All across Egypt are long-standing architectural wonders that hold a significant place in the country’s rich history. Historians, architects and the like document each building and landmark in their own special way but when it comes to artists, things are taken to new heights. Meet Dania Haytham, architect turned artist and one of the special few who uses her innate artistic ability to showcase Egypt in a new and fresh light.
Using dip pens and ink, for 8 years, Haytham used the simplicity of one color drawings sketched with multiple lines to portray the depth and multi-layered complexity of architectural scenery, “I loved the challenge of portraying the feel of an environment, the different forms, textures, materials, and perspectives with only one color and some lines.”
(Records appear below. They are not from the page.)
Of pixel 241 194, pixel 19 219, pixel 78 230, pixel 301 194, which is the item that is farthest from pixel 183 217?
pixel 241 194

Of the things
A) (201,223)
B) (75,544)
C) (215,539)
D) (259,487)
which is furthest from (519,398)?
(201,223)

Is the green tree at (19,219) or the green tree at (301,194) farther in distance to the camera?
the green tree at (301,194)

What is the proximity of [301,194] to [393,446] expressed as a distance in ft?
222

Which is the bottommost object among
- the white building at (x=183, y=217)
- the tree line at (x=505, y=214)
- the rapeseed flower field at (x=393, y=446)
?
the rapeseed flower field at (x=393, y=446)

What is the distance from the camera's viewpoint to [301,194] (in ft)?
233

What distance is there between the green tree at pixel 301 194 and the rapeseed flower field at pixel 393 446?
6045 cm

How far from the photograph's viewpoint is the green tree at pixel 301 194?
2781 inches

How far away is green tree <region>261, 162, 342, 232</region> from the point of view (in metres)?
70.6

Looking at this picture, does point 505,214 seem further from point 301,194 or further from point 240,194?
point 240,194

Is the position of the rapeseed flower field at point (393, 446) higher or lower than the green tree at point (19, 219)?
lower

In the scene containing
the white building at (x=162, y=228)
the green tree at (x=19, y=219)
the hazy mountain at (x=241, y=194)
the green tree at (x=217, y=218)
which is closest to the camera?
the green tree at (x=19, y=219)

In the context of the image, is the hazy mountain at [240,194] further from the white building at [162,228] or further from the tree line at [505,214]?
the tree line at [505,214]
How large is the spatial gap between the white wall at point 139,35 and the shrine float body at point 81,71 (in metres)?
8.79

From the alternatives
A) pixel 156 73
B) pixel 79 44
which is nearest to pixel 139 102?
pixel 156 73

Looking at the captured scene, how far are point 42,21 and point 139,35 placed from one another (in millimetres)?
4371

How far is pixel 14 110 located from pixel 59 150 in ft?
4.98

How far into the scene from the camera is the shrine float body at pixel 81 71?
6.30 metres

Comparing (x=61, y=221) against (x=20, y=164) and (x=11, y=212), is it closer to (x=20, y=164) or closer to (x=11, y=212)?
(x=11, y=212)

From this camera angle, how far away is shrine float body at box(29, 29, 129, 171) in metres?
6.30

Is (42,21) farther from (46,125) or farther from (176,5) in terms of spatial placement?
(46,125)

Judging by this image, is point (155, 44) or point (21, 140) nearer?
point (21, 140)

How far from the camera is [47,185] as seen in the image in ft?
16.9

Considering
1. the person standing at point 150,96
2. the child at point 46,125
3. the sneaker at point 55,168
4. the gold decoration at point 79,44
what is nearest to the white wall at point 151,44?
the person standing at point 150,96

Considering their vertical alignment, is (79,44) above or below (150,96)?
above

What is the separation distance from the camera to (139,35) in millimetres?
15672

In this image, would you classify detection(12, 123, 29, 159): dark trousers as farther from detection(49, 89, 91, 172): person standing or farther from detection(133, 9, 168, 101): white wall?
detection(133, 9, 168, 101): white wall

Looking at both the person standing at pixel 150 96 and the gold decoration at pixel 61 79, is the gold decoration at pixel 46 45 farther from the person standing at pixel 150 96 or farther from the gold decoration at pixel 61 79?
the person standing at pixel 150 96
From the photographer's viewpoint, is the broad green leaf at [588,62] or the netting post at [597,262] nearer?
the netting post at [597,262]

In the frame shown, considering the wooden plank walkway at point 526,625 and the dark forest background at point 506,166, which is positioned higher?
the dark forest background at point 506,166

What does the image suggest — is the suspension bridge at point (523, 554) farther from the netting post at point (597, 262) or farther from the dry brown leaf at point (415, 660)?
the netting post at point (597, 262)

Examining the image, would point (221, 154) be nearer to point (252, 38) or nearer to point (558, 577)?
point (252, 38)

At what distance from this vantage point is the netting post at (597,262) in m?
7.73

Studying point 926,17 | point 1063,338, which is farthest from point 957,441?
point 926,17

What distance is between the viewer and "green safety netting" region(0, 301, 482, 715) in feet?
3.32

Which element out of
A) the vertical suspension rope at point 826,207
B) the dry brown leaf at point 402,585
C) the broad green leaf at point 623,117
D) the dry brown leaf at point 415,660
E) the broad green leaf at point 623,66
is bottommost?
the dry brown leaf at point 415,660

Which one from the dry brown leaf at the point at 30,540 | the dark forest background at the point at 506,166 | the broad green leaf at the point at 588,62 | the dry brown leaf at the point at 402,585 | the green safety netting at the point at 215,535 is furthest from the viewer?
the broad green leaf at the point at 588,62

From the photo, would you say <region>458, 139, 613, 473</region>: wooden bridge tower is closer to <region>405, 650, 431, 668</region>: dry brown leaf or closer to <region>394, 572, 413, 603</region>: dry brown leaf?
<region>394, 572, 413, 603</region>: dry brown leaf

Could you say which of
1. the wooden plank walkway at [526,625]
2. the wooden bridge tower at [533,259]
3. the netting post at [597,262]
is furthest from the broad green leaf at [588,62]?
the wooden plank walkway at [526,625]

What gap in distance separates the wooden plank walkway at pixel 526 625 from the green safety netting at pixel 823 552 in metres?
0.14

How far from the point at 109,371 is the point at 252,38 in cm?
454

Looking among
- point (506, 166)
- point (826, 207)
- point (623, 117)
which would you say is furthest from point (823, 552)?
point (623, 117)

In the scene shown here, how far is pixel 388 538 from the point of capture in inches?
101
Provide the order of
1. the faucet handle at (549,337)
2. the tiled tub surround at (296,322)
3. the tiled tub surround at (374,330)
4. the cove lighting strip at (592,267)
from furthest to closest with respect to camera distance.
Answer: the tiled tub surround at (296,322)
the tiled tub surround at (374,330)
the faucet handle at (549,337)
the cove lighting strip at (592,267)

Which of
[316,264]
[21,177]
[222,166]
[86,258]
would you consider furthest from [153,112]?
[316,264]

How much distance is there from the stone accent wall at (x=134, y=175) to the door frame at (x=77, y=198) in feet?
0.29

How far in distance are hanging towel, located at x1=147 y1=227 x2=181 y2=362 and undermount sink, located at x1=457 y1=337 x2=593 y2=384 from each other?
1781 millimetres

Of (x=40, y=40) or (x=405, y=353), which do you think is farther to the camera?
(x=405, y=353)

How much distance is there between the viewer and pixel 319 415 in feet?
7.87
Working with ink takes a lot of patience as to create that 3D effect, Haytham sketches multiple layers to reach the final piece, sometimes amounting to 4 or 5 layers. It is also a very challenging art especially if the artist is using dip pens. “The dip pens are a whole different story though, their technique, the patience they require -because the ink runs out very fast- is so meditative” explained Haytham.
What makes her artwork unique is how she always pushes to exceed herself, “It is always the scenario of what if; going beyond what you know, beyond your imagination and beyond what you have learned to see.” That mentality seeps through the ink and onto her work. Seeing her artwork, you’ll notice details that are easily missed or overlooked. Her artwork is all about reminding people about the beauty of Egyptian architecture, “there are so many layers to architecture that are lost, they are unseen! I always love to take people through the places they have overlooked through my artwork.”
Prominent monuments like the Nilometer which measures and predicts the Nile’s levels and behaviors, Ibn Tulun mosque as well as Bab Zuweila have made it to Haytham’s sketch books. She doesn’t just portray them but makes sure to do so in a way that allows viewers to see them from a new perspective, “I love taking objects out of their natural order and experiment how they fit into a different world, a different scenario with a different perception. It’s as much a challenge for me as it is for the viewer.”